In November 2003, on the second annual Mix It Up at Lunch Day, Children's Home School students share tables — and grilled cheese sandwiches, Tater Tots, milk and tomato soup — with students from the Children's Home Partial Hospitalization Program, which serves students with mental illness in a therapeutic environment.

Look around the cafeteria, though, and a visitor is hard pressed to say which students are from which program. Most everyone is talking, the room full of sound: scraping chairs, laughter, shouts across the aisle.

"What's that?" one student shouts as food trays are delivered to another table.

"Grilled cheese," answers the boy sitting next to him.

A girl shouts loudly, to no one in particular: "I got milk!"

At a nearby table: "I want your ketchup."

With mock bravado: "Did I tell you you could take my ketchup, Mr. Ketchup Thief?"

There are slips of paper on the tables, conversation prompts: "My favorite color is ???" "My birthday is ???" "My favorite animal is ???" But no prompts are needed for these conversations.

Some students shout across tables. Others lean in, whispering.

No table is coded by color of skin, age of student, physical or mental ability. Everyone has something to say, even Tyler, the shy kid who says he doesn't talk to people he doesn't know, is talking now to another kid about video games.

A boy at another table points across the room: "That's Michelle!"

"No, that's Felicia," the girl next to him responds.

"Michael, this is Robert," another boy adds, introducing two kids who hadn't yet met.

With permission, one boy takes another boy's leftover half of a grilled cheese sandwich. A Tater Tot sticks to the melted cheese. They both laugh. "It's magic," one says, pointing to the suspended Tater Tot.

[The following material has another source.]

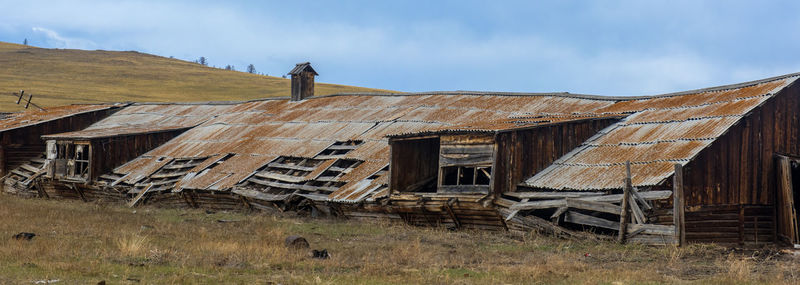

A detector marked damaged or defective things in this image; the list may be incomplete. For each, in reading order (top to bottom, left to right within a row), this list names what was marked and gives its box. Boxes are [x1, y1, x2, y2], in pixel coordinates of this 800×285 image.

rusty metal roof panel [0, 103, 119, 132]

Other conversations revolve around a loose tooth, whose biceps are bigger, whether sandwiches are better with or without crusts.

Seven tables filled with kids talking and laughing.

Three boys simultaneously smile and plug their noses; a teacher notices but is wise enough not to ask.

Another boy threatens to launch a spoonful of applesauce across the room, playfully egged on by a neighbor. The applesauce stays put, and both boys laugh.

Anthony sits next to Aliesha. When asked her name, he says he doesn't know, but he knows her favorite color is orange and her favorite animal is a gorilla.

And month after month, they'll keep Mixing It Up, learning a few more names, a few more favorite things.